- _What to do_:
Print every record exactly, omitting none.

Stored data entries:
━━━
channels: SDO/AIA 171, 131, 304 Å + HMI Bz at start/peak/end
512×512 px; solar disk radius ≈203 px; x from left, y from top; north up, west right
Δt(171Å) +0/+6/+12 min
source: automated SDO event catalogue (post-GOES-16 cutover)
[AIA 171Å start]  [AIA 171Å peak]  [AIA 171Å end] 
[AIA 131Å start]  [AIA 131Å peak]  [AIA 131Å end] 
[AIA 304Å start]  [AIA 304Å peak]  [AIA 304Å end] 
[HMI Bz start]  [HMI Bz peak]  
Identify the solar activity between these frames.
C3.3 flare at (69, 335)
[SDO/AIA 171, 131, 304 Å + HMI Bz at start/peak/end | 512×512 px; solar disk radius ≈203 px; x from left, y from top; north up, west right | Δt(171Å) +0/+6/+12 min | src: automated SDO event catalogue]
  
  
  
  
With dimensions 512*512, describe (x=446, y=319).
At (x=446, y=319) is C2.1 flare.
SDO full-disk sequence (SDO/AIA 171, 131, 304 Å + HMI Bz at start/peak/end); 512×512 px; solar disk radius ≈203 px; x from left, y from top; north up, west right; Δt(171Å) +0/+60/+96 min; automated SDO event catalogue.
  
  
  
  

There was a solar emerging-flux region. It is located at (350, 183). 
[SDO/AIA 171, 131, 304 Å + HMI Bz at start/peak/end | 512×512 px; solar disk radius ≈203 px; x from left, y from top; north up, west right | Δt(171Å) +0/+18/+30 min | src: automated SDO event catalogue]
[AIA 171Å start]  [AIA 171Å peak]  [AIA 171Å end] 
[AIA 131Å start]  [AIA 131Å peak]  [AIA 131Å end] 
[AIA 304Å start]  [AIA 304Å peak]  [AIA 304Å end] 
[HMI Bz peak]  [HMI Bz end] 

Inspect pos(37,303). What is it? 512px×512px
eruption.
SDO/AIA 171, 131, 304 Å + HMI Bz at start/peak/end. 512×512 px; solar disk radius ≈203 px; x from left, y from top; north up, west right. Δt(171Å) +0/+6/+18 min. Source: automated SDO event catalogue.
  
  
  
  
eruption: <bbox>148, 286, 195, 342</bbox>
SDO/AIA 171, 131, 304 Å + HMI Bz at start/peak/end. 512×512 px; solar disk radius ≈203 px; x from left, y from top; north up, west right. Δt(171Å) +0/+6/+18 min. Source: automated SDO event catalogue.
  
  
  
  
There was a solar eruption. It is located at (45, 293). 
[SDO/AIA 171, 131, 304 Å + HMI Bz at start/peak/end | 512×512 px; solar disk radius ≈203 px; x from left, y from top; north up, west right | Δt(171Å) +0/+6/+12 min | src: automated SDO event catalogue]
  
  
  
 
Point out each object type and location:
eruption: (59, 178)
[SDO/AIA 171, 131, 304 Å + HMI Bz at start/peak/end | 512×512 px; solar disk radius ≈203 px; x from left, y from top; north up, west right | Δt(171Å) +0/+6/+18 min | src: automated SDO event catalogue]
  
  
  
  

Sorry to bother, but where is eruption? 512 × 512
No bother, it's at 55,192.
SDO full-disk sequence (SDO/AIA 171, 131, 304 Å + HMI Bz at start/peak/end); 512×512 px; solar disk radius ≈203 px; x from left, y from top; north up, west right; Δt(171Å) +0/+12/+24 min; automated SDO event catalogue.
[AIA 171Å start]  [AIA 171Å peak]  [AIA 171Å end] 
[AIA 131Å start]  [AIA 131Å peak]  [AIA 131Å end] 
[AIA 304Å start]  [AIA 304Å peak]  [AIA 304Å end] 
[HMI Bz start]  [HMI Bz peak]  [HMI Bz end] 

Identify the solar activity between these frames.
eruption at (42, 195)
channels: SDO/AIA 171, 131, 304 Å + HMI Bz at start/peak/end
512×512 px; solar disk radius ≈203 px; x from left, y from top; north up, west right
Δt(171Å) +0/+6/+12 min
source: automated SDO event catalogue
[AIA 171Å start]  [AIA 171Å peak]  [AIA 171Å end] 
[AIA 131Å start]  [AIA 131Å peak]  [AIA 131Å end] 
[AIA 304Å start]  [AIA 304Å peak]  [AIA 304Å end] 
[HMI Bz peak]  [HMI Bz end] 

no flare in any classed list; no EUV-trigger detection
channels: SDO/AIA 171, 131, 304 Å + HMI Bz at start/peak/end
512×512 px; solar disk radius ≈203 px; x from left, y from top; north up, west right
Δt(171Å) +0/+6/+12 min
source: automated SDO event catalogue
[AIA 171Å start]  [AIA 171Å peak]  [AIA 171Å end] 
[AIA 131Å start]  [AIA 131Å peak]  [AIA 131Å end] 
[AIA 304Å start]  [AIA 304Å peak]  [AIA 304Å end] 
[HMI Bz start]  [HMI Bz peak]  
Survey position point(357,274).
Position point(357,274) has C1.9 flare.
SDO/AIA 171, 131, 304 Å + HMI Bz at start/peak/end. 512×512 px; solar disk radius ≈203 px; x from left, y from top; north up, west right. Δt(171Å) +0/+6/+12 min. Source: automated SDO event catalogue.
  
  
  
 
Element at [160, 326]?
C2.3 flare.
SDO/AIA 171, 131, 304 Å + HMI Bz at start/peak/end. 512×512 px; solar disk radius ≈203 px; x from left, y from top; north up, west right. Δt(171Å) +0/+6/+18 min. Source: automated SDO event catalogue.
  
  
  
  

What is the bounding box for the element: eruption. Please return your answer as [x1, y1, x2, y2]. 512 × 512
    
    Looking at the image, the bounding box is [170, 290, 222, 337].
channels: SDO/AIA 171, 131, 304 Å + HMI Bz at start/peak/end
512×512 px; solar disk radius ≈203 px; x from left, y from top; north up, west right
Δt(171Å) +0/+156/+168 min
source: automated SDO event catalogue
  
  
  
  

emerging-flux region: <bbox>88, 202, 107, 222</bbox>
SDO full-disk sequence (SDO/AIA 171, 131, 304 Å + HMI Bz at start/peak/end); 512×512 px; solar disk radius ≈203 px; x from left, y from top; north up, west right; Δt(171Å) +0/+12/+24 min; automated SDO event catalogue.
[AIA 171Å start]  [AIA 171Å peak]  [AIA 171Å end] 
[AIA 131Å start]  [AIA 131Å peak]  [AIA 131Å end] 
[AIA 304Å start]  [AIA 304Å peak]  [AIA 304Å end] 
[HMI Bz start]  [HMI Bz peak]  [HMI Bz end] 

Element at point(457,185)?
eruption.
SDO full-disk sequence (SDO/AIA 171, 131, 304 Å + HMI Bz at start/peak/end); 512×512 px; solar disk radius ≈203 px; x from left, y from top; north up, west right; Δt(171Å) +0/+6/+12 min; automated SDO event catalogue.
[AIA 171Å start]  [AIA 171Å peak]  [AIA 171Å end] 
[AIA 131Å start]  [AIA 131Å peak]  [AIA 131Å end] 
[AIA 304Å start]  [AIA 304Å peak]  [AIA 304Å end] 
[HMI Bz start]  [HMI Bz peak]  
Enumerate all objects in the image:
━━━
- _Problem solution_:
channels: SDO/AIA 171, 131, 304 Å + HMI Bz at start/peak/end
512×512 px; solar disk radius ≈203 px; x from left, y from top; north up, west right
Δt(171Å) +0/+6/+12 min
source: automated SDO event catalogue (post-GOES-16 cutover)
[AIA 171Å start]  [AIA 171Å peak]  [AIA 171Å end] 
[AIA 131Å start]  [AIA 131Å peak]  [AIA 131Å end] 
[AIA 304Å start]  [AIA 304Å peak]  [AIA 304Å end] 
[HMI Bz start]  [HMI Bz peak]  
Identify the solar activity between these frames.
C3.3 flare at (69, 335)
[SDO/AIA 171, 131, 304 Å + HMI Bz at start/peak/end | 512×512 px; solar disk radius ≈203 px; x from left, y from top; north up, west right | Δt(171Å) +0/+6/+12 min | src: automated SDO event catalogue]
  
  
  
  
With dimensions 512*512, describe (x=446, y=319).
At (x=446, y=319) is C2.1 flare.
SDO full-disk sequence (SDO/AIA 171, 131, 304 Å + HMI Bz at start/peak/end); 512×512 px; solar disk radius ≈203 px; x from left, y from top; north up, west right; Δt(171Å) +0/+60/+96 min; automated SDO event catalogue.
  
  
  
  

There was a solar emerging-flux region. It is located at (350, 183). 
[SDO/AIA 171, 131, 304 Å + HMI Bz at start/peak/end | 512×512 px; solar disk radius ≈203 px; x from left, y from top; north up, west right | Δt(171Å) +0/+18/+30 min | src: automated SDO event catalogue]
[AIA 171Å start]  [AIA 171Å peak]  [AIA 171Å end] 
[AIA 131Å start]  [AIA 131Å peak]  [AIA 131Å end] 
[AIA 304Å start]  [AIA 304Å peak]  [AIA 304Å end] 
[HMI Bz peak]  [HMI Bz end] 

Inspect pos(37,303). What is it? 512px×512px
eruption.
SDO/AIA 171, 131, 304 Å + HMI Bz at start/peak/end. 512×512 px; solar disk radius ≈203 px; x from left, y from top; north up, west right. Δt(171Å) +0/+6/+18 min. Source: automated SDO event catalogue.
  
  
  
  
eruption: <bbox>148, 286, 195, 342</bbox>
SDO/AIA 171, 131, 304 Å + HMI Bz at start/peak/end. 512×512 px; solar disk radius ≈203 px; x from left, y from top; north up, west right. Δt(171Å) +0/+6/+18 min. Source: automated SDO event catalogue.
  
  
  
  
There was a solar eruption. It is located at (45, 293). 
[SDO/AIA 171, 131, 304 Å + HMI Bz at start/peak/end | 512×512 px; solar disk radius ≈203 px; x from left, y from top; north up, west right | Δt(171Å) +0/+6/+12 min | src: automated SDO event catalogue]
  
  
  
 
Point out each object type and location:
eruption: (59, 178)
[SDO/AIA 171, 131, 304 Å + HMI Bz at start/peak/end | 512×512 px; solar disk radius ≈203 px; x from left, y from top; north up, west right | Δt(171Å) +0/+6/+18 min | src: automated SDO event catalogue]
  
  
  
  

Sorry to bother, but where is eruption? 512 × 512
No bother, it's at 55,192.
SDO full-disk sequence (SDO/AIA 171, 131, 304 Å + HMI Bz at start/peak/end); 512×512 px; solar disk radius ≈203 px; x from left, y from top; north up, west right; Δt(171Å) +0/+12/+24 min; automated SDO event catalogue.
[AIA 171Å start]  [AIA 171Å peak]  [AIA 171Å end] 
[AIA 131Å start]  [AIA 131Å peak]  [AIA 131Å end] 
[AIA 304Å start]  [AIA 304Å peak]  [AIA 304Å end] 
[HMI Bz start]  [HMI Bz peak]  [HMI Bz end] 

Identify the solar activity between these frames.
eruption at (42, 195)
channels: SDO/AIA 171, 131, 304 Å + HMI Bz at start/peak/end
512×512 px; solar disk radius ≈203 px; x from left, y from top; north up, west right
Δt(171Å) +0/+6/+12 min
source: automated SDO event catalogue
[AIA 171Å start]  [AIA 171Å peak]  [AIA 171Å end] 
[AIA 131Å start]  [AIA 131Å peak]  [AIA 131Å end] 
[AIA 304Å start]  [AIA 304Å peak]  [AIA 304Å end] 
[HMI Bz peak]  [HMI Bz end] 

no flare in any classed list; no EUV-trigger detection
channels: SDO/AIA 171, 131, 304 Å + HMI Bz at start/peak/end
512×512 px; solar disk radius ≈203 px; x from left, y from top; north up, west right
Δt(171Å) +0/+6/+12 min
source: automated SDO event catalogue
[AIA 171Å start]  [AIA 171Å peak]  [AIA 171Å end] 
[AIA 131Å start]  [AIA 131Å peak]  [AIA 131Å end] 
[AIA 304Å start]  [AIA 304Å peak]  [AIA 304Å end] 
[HMI Bz start]  [HMI Bz peak]  
Survey position point(357,274).
Position point(357,274) has C1.9 flare.
SDO/AIA 171, 131, 304 Å + HMI Bz at start/peak/end. 512×512 px; solar disk radius ≈203 px; x from left, y from top; north up, west right. Δt(171Å) +0/+6/+12 min. Source: automated SDO event catalogue.
  
  
  
 
Element at [160, 326]?
C2.3 flare.
SDO/AIA 171, 131, 304 Å + HMI Bz at start/peak/end. 512×512 px; solar disk radius ≈203 px; x from left, y from top; north up, west right. Δt(171Å) +0/+6/+18 min. Source: automated SDO event catalogue.
  
  
  
  

What is the bounding box for the element: eruption. Please return your answer as [x1, y1, x2, y2]. 512 × 512
    
    Looking at the image, the bounding box is [170, 290, 222, 337].
channels: SDO/AIA 171, 131, 304 Å + HMI Bz at start/peak/end
512×512 px; solar disk radius ≈203 px; x from left, y from top; north up, west right
Δt(171Å) +0/+156/+168 min
source: automated SDO event catalogue
  
  
  
  

emerging-flux region: <bbox>88, 202, 107, 222</bbox>
SDO full-disk sequence (SDO/AIA 171, 131, 304 Å + HMI Bz at start/peak/end); 512×512 px; solar disk radius ≈203 px; x from left, y from top; north up, west right; Δt(171Å) +0/+12/+24 min; automated SDO event catalogue.
[AIA 171Å start]  [AIA 171Å peak]  [AIA 171Å end] 
[AIA 131Å start]  [AIA 131Å peak]  [AIA 131Å end] 
[AIA 304Å start]  [AIA 304Å peak]  [AIA 304Å end] 
[HMI Bz start]  [HMI Bz peak]  [HMI Bz end] 

Element at point(457,185)?
eruption.
SDO full-disk sequence (SDO/AIA 171, 131, 304 Å + HMI Bz at start/peak/end); 512×512 px; solar disk radius ≈203 px; x from left, y from top; north up, west right; Δt(171Å) +0/+6/+12 min; automated SDO event catalogue.
[AIA 171Å start]  [AIA 171Å peak]  [AIA 171Å end] 
[AIA 131Å start]  [AIA 131Å peak]  [AIA 131Å end] 
[AIA 304Å start]  [AIA 304Å peak]  [AIA 304Å end] 
[HMI Bz start]  [HMI Bz peak]  
Enumerate all objects in the image:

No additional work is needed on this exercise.